Explorer, your words offer glimpses of your invisible world. Reflection helps you chart its landscape. Remembering is the vehicle for this adventure of discovery. Come along. This new world is yours.
We began this adventure with a single word. Gaze again on your page. See beginning. If you yawn at this point, as if what you’ve just done is trivial, or snort because this game seems too ridiculous, then you dismiss your memory. Dismiss your memory and you dismiss yourself. The way I see it, we are what we remember.
Look. Let your eyes see as if what’s before them is your lonely, old neighbour on her first spring outing after a long winter. See that she’s begging for a conversation. But hold your tongue. Don’t start blabbing. Instead, listen with the ear of your heart. Welcome wonder and curiosity and you will stay alert. Remember the feel of your hand in motion across the page as you wrote. Feel again the resonations, inside and out, of your sounds saying the word. Feel the tug of your diaphragm, the tightening of your jaw, the lub-dub rhythm of your heart. These waves of feelings carry memories of varied colours and textures. Some might arise as soothing caresses. Savour these as you would a smooth truffle. Some might arise as waves that sear and burn inside. Howling might erupt. Struggle to stay listening. As you listen, you are giving the word its due.
To give this word its due, you enter into dialogue with your humanness. In the dialogue you become the author of your inside story just waiting to flower. Continue to dialogue and your story will blossom, as will you.
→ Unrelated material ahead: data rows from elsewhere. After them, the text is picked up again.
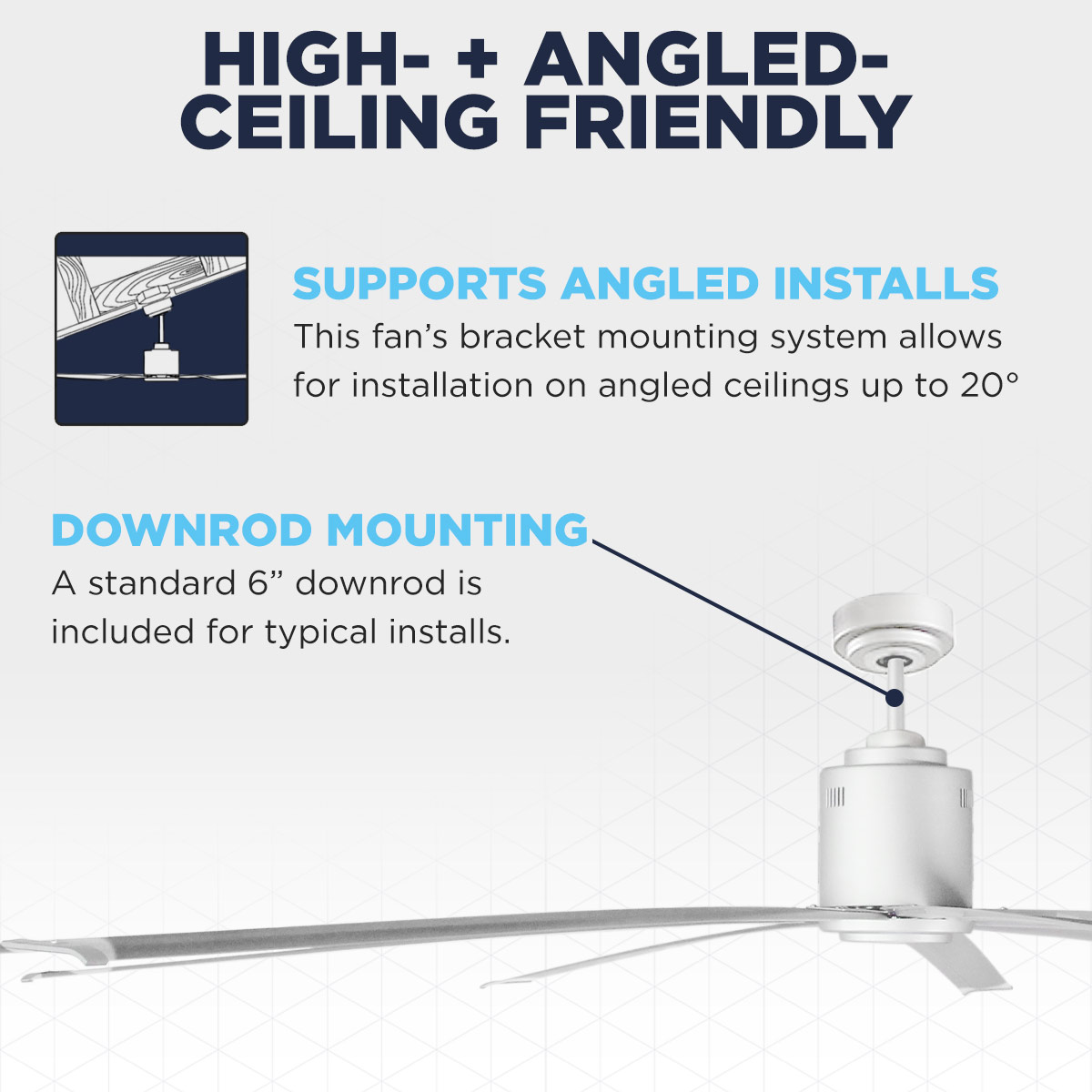 Maxx Air ICF96 WLWHUPS Ceiling-Fans - View #6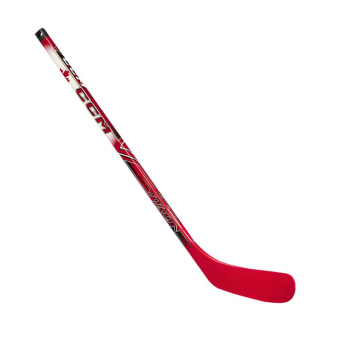 Jégkorong képviselet műanyag mini hokibot CCM Vizion Mini Canada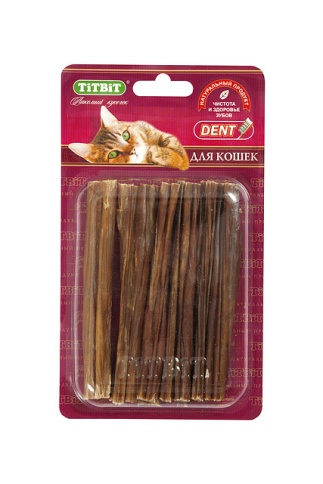 Titbit кишки говяжьи (для кошек) - Б2-S фото 1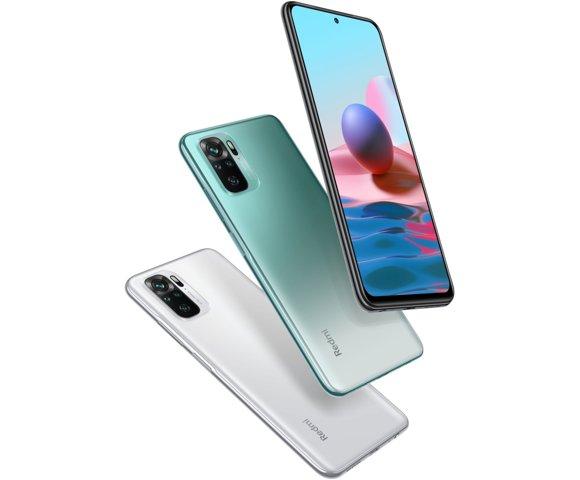 Xiaomi REDMI NOTE 10 4GB 128GB LAKE GREEN - slika 2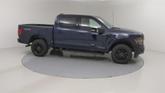 Thumbnail of 2025 Antimatter Blue Metallic Ford F-150
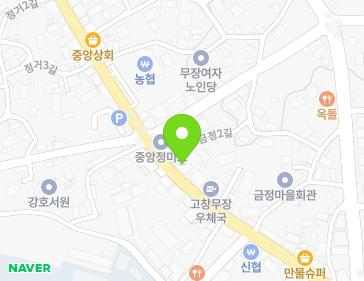 전북특별자치도 고창군 무장면 무장읍성길 24 (맥켄치킨) 지도
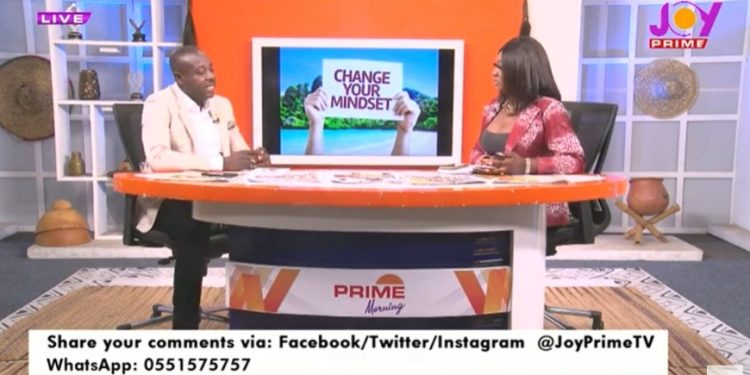ghanaians are not go getters compared to nigerians oscar bimpong
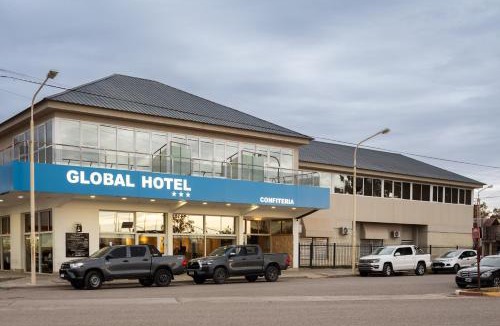 Centenario Hotel | Global Hotel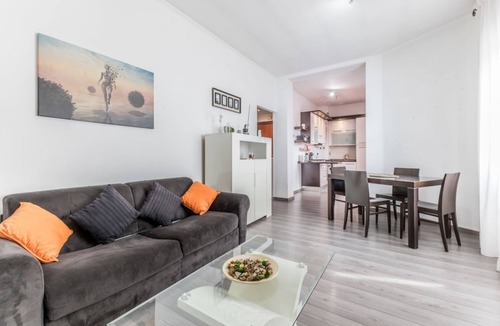 Zona LIII Tomba di Nerone Apartment | La casa di Faffo [Trionfale]
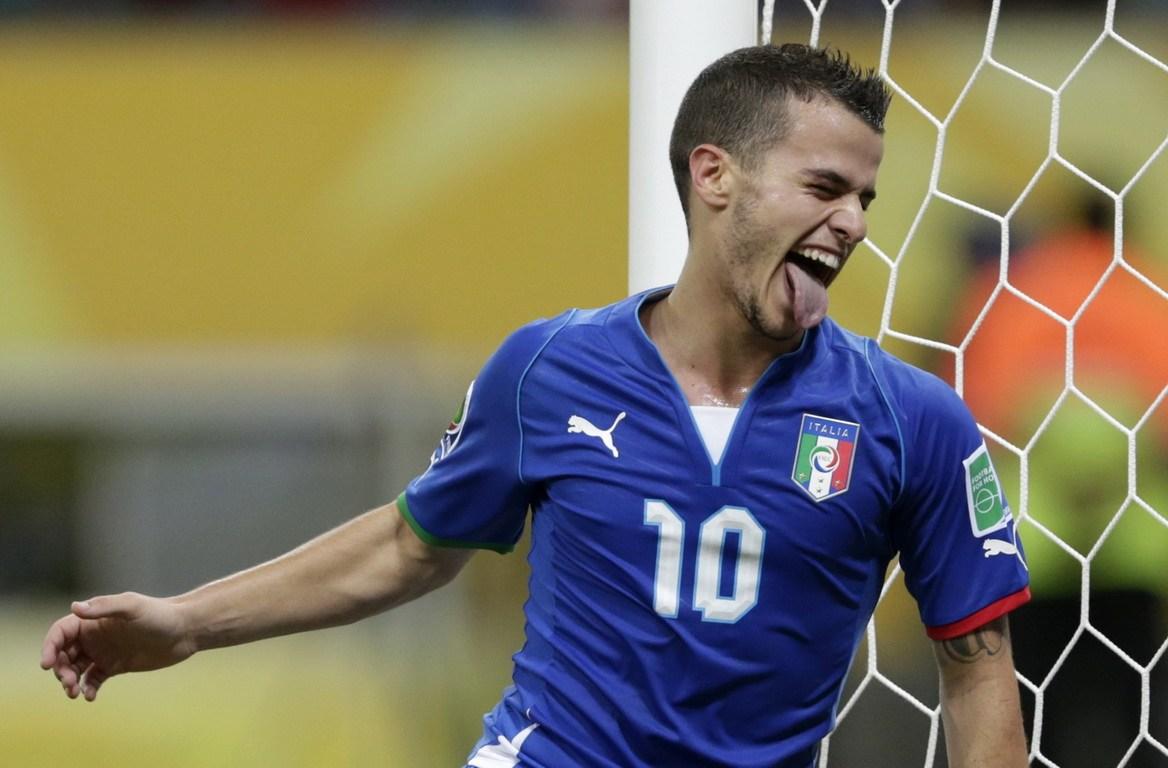 意大利球员身高1m65,意大利现役国脚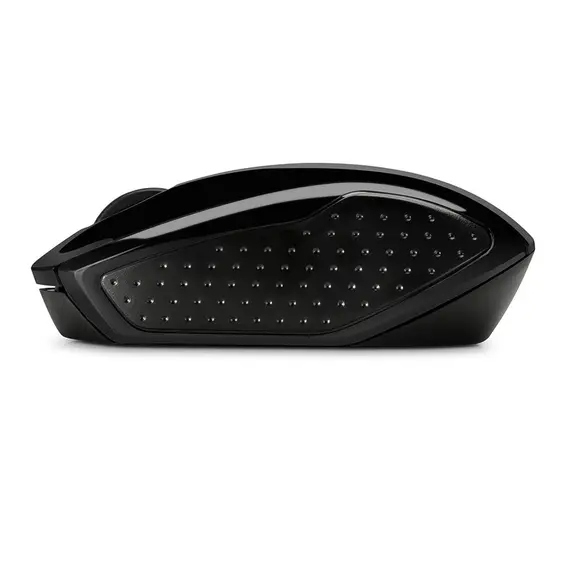 მაუსი HP Wireless 200 (X6W31AA) - Black, 3 image - TechMall.geმაუსი HP Wireless 200 (X6W31AA) - Black, 3 image - TechMall.ge ,მაუსი HP Wireless 200 (X6W31AA) - Black, 3 image - TechMall.ge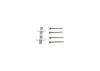 Accessory Kit, disc brake pad -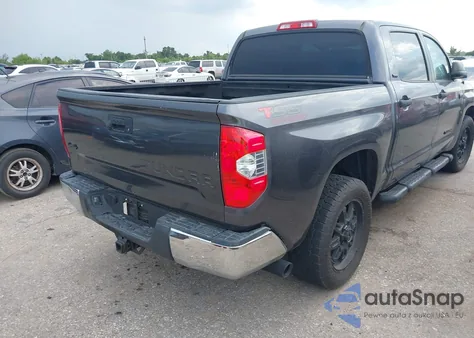2017 Toyota Tundra Sr5 5.7L V8 z USA, uszkodzony, nr VIN 5TFDW5F18HX602922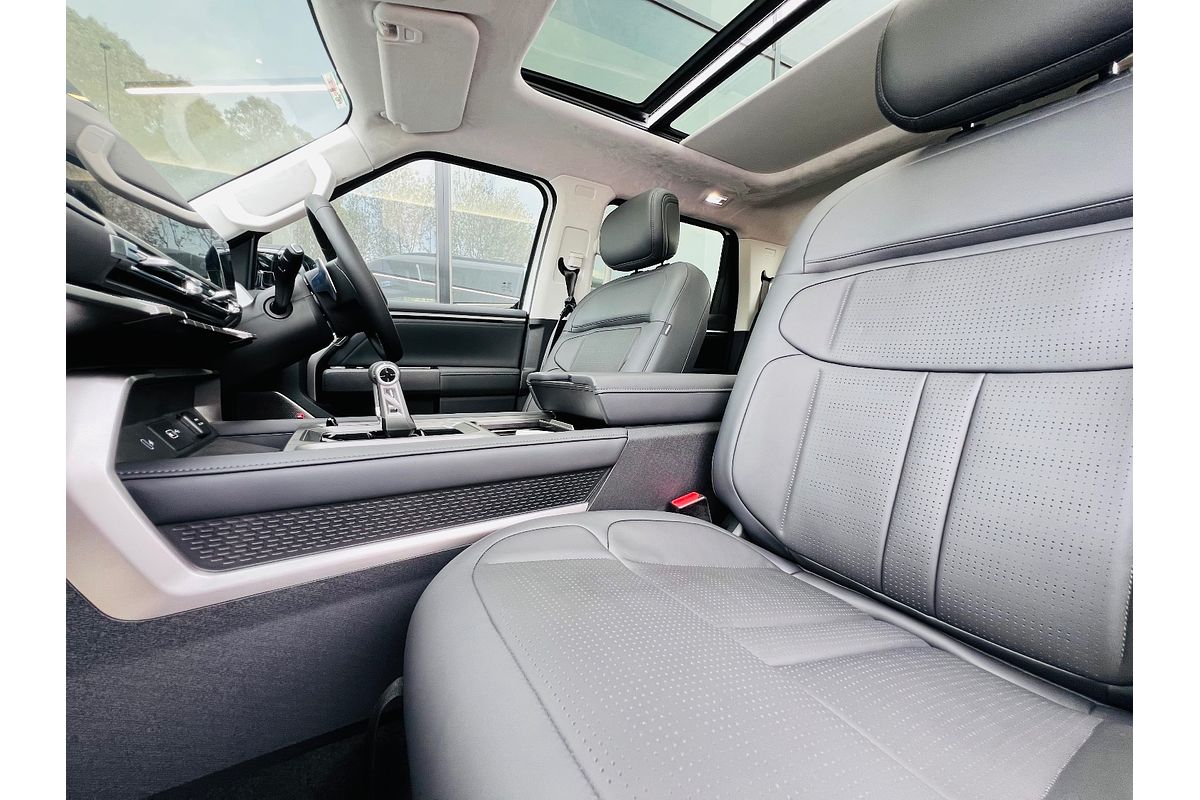 2025 MG MGU9 Explore Pro EKK1C 4X4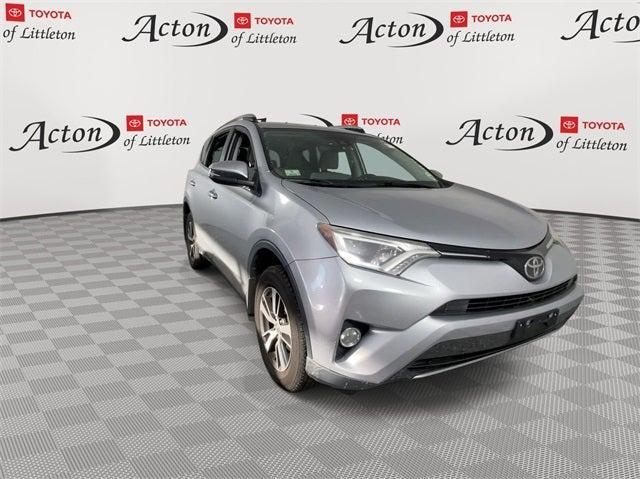 used 2017 Toyota RAV4 car, priced at $18,198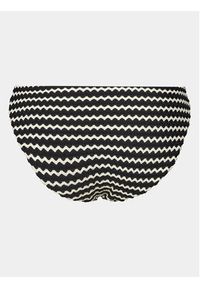 Seafolly Dół od bikini Mesh Effect 40473-102 Kolorowy. Materiał: syntetyk, mesh. Wzór: kolorowy
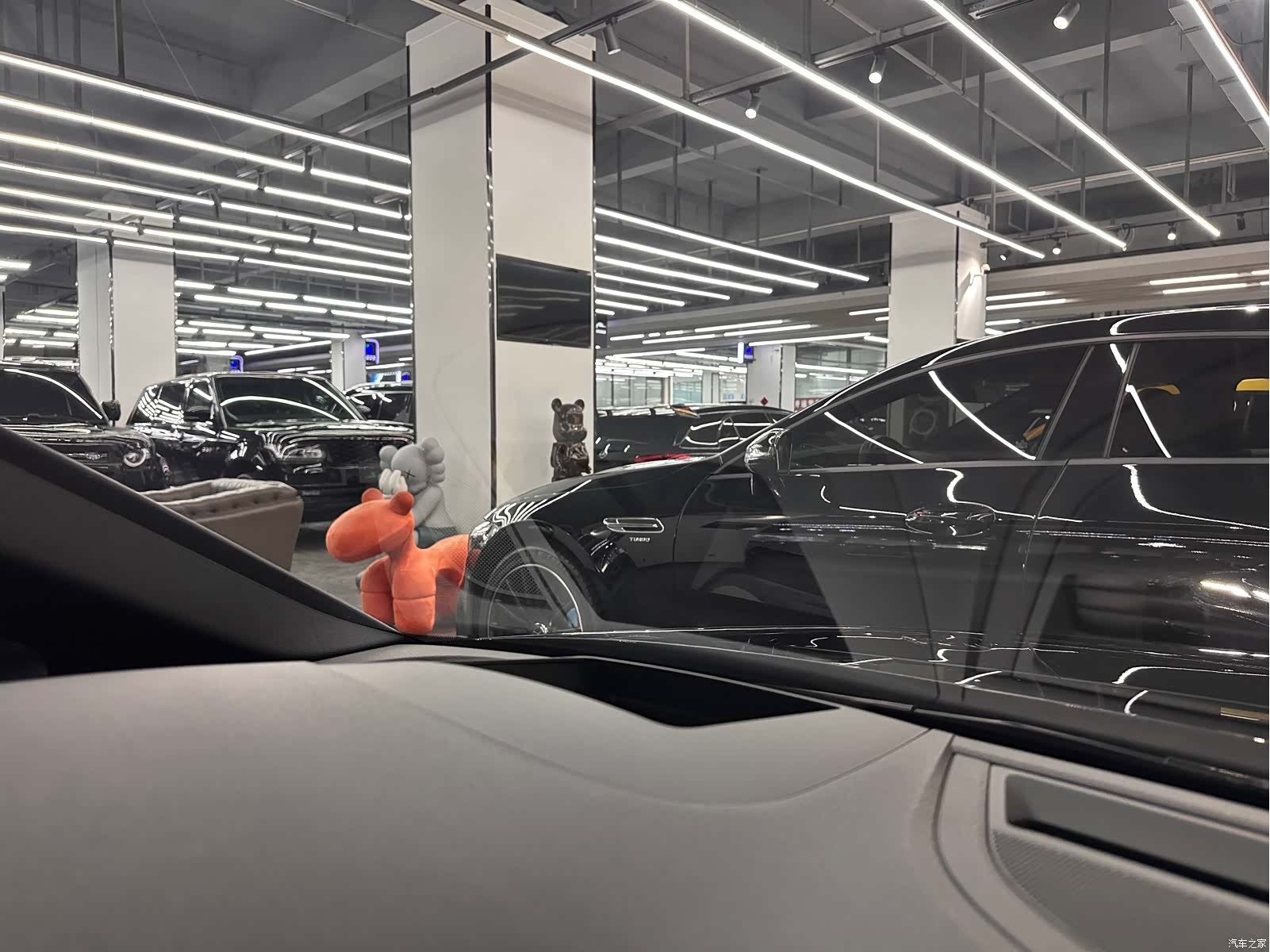 Audi RS4, 2024 14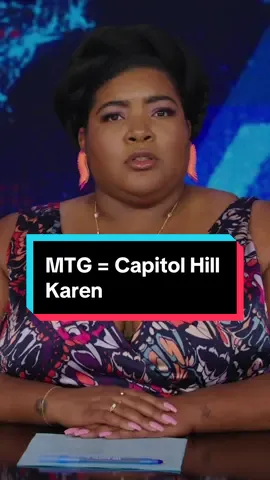Trying to do the right thing in Congress? You must be new here. @Dulcé Sloan #DailyShow #MTG #congress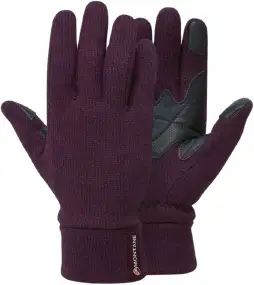 Перчатки Montane Female Neutron Glove S Saskatoon Berry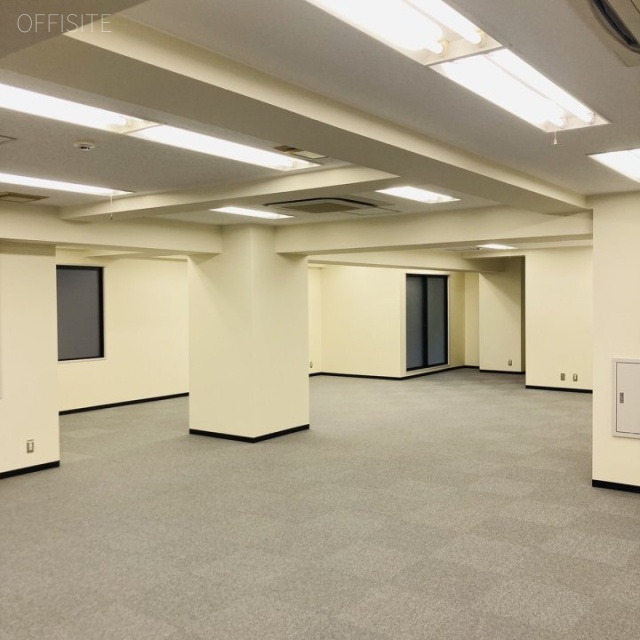 八丁堀千島ビル 2階【B】 31.00坪　2階 室内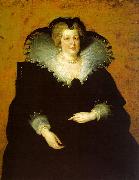 Peter Paul Rubens Portrait of Marie de Medici china oil painting reproduction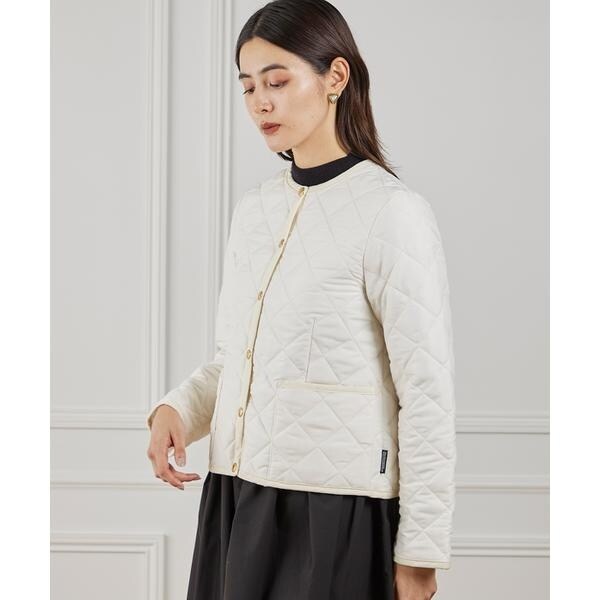 イネド（INED）/《Traditional Weatherwear》キルティングコート　ARKLEY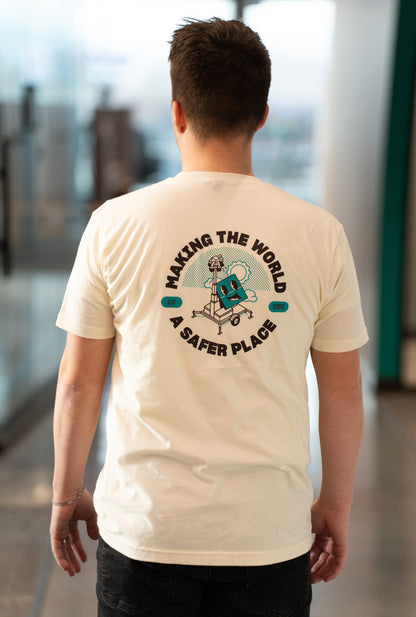 Safer World T-shirt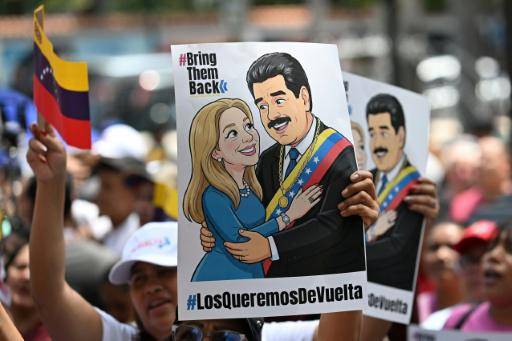 Estamos bien, dice Maduro en su primer mensaje desde prisión en EEUU
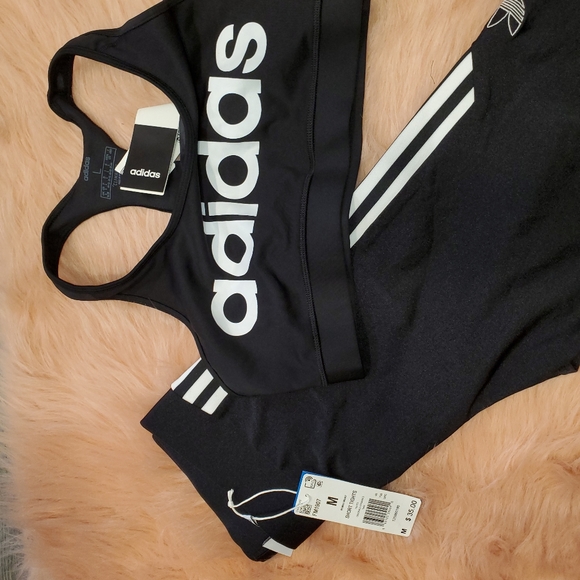 Adidas 2pc set - Picture 3 of 4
Could be that you were not able to settle into your comfy chair. Could be you shredded your paper, stuffed it out of sight, went for a jog, surfed the Net. That’s okay. Don’t worry. The memory of what you’ve just done with this word is already inscribed in your blood and bones. It’s waiting for a better weather day, perhaps a day when a trusted companion or two are walking beside you. If together you walk embracing your humanness, memories will bubble up so you can write your stories anew. Each person’s stories are unique. There’s no good, better, best so don’t bother with judgments or comparisons. The way I see it, you and I are holding thousands of stories inside. Could be that each of our lives is a great novel – written and unwritten. Explorer, only you are the author.